▸ TASK
Reproduce the material below word for word, omitting the pictures.

--- START OF EXERCISE MATERIAL ---

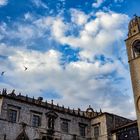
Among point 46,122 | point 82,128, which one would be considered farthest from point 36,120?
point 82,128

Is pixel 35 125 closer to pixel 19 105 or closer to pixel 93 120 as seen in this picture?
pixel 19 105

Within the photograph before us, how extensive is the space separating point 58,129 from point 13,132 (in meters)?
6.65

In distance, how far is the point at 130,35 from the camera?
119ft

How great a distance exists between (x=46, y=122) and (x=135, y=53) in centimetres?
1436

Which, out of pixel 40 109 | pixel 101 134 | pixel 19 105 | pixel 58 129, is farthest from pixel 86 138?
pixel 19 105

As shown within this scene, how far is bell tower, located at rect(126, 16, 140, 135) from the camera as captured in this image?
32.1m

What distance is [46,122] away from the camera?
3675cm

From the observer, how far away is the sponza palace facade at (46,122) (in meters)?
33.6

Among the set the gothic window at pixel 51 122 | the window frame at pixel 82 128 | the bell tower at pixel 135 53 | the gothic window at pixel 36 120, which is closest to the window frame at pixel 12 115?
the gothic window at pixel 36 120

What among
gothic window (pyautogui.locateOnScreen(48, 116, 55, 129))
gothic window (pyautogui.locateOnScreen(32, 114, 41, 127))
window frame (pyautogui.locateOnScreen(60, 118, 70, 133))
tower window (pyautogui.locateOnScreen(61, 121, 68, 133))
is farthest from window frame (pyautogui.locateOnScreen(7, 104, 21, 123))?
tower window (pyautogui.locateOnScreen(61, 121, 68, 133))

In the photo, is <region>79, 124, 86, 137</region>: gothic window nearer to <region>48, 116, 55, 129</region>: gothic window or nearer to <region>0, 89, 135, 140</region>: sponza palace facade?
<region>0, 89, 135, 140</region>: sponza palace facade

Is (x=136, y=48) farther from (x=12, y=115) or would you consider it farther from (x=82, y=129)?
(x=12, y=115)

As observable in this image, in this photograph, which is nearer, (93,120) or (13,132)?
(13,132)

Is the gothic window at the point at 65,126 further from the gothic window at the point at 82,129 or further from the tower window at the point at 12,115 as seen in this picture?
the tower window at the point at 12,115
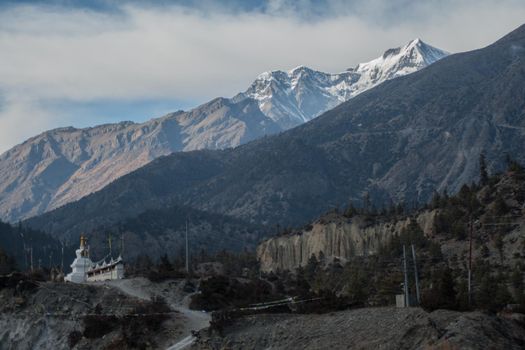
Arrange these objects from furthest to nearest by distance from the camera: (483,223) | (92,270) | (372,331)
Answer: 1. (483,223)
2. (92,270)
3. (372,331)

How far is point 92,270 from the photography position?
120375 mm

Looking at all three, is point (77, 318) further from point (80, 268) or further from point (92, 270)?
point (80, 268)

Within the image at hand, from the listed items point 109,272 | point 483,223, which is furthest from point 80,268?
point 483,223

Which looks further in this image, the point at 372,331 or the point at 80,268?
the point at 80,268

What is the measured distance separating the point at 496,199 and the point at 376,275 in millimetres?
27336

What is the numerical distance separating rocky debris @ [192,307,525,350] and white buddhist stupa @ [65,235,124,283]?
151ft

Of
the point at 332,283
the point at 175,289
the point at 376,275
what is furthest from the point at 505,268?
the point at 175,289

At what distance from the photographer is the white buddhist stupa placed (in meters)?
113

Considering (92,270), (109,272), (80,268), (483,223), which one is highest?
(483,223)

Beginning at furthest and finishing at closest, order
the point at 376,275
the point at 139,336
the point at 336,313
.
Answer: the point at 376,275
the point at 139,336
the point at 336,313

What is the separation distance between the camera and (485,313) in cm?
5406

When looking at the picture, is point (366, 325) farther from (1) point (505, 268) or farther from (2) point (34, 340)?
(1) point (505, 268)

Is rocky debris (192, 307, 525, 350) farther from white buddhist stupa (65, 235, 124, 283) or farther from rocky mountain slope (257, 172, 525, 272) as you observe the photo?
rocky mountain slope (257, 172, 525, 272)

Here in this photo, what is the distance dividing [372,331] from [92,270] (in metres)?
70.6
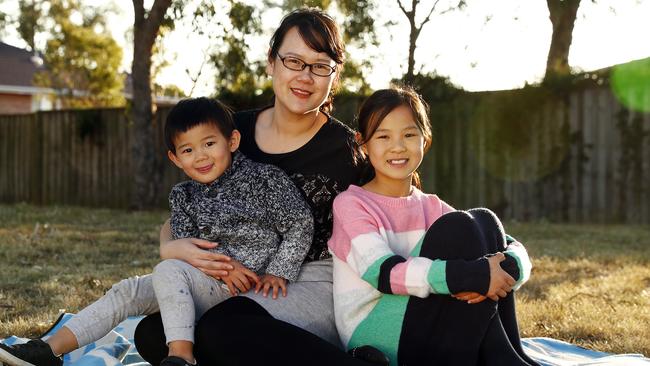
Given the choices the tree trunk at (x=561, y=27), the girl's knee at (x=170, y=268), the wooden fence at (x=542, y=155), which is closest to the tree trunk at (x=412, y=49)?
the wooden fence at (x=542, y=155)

--- END OF EXERCISE MATERIAL ---

▸ WRITTEN SOLUTION
Among point 46,122 | point 82,128, which one would be considered farthest from point 36,120?
point 82,128

Is pixel 35 125 closer to pixel 19 105 or closer to pixel 93 120 as seen in this picture?
pixel 19 105

Within the photograph before us, how extensive is the space separating point 58,129 from point 13,132 (in meters)?
6.65

In distance, how far is the point at 130,35 from the camera?
119ft

How great a distance exists between (x=46, y=122) and (x=135, y=53) in centimetres?
1436

Which, out of pixel 40 109 | pixel 101 134 | pixel 19 105 | pixel 58 129, is farthest from pixel 86 138?
pixel 19 105

As shown within this scene, how far is bell tower, located at rect(126, 16, 140, 135) from the camera as captured in this image?
32.1m

What distance is [46,122] away from the camera?
3675cm

From the observer, how far away is the sponza palace facade at (46,122) (in meters)?
33.6

Among the set the gothic window at pixel 51 122 | the window frame at pixel 82 128 | the bell tower at pixel 135 53 | the gothic window at pixel 36 120, which is closest to the window frame at pixel 12 115?
the gothic window at pixel 36 120

What among
gothic window (pyautogui.locateOnScreen(48, 116, 55, 129))
gothic window (pyautogui.locateOnScreen(32, 114, 41, 127))
window frame (pyautogui.locateOnScreen(60, 118, 70, 133))
tower window (pyautogui.locateOnScreen(61, 121, 68, 133))
is farthest from window frame (pyautogui.locateOnScreen(7, 104, 21, 123))?
tower window (pyautogui.locateOnScreen(61, 121, 68, 133))

In the photo, is <region>79, 124, 86, 137</region>: gothic window nearer to <region>48, 116, 55, 129</region>: gothic window or nearer to <region>0, 89, 135, 140</region>: sponza palace facade?
<region>0, 89, 135, 140</region>: sponza palace facade

Is (x=136, y=48) farther from (x=12, y=115) or would you consider it farther from (x=82, y=129)?
(x=12, y=115)

As observable in this image, in this photograph, which is nearer, (93,120) or (13,132)?
(13,132)

Is the gothic window at the point at 65,126 further from the gothic window at the point at 82,129 or further from the tower window at the point at 12,115 as seen in this picture?
the tower window at the point at 12,115
Arrange these objects from furthest to nearest by distance from the camera: (483,223) | (92,270) | (372,331)
Answer: 1. (483,223)
2. (92,270)
3. (372,331)

How far is point 92,270 from the photography position?
120375 mm

Looking at all three, is point (77, 318) further from point (80, 268) or further from point (92, 270)?
point (80, 268)

Within the image at hand, from the listed items point 109,272 | point 483,223, which is furthest from point 80,268?
point 483,223

Which looks further in this image, the point at 372,331 or the point at 80,268?
the point at 80,268

What is the measured distance separating the point at 496,199 and the point at 376,275 in millimetres?
27336

What is the numerical distance separating rocky debris @ [192,307,525,350] and white buddhist stupa @ [65,235,124,283]?
151ft

Of
the point at 332,283
the point at 175,289
the point at 376,275
what is furthest from the point at 505,268?
the point at 175,289

At what distance from the photographer is the white buddhist stupa placed (in meters)?
113

Considering (92,270), (109,272), (80,268), (483,223), which one is highest?
(483,223)

Beginning at furthest and finishing at closest, order
the point at 376,275
the point at 139,336
the point at 336,313
.
Answer: the point at 376,275
the point at 139,336
the point at 336,313

What is the separation distance between the camera and (485,313) in cm?
5406

When looking at the picture, is point (366, 325) farther from (1) point (505, 268) or farther from (2) point (34, 340)?
(1) point (505, 268)

Is rocky debris (192, 307, 525, 350) farther from white buddhist stupa (65, 235, 124, 283) or farther from rocky mountain slope (257, 172, 525, 272) as you observe the photo?
rocky mountain slope (257, 172, 525, 272)

Here in this photo, what is the distance dividing [372,331] from [92,270] (in metres)?
70.6
Given the choices the tree trunk at (x=561, y=27), the girl's knee at (x=170, y=268), the wooden fence at (x=542, y=155), which is closest to the tree trunk at (x=412, y=49)?
the wooden fence at (x=542, y=155)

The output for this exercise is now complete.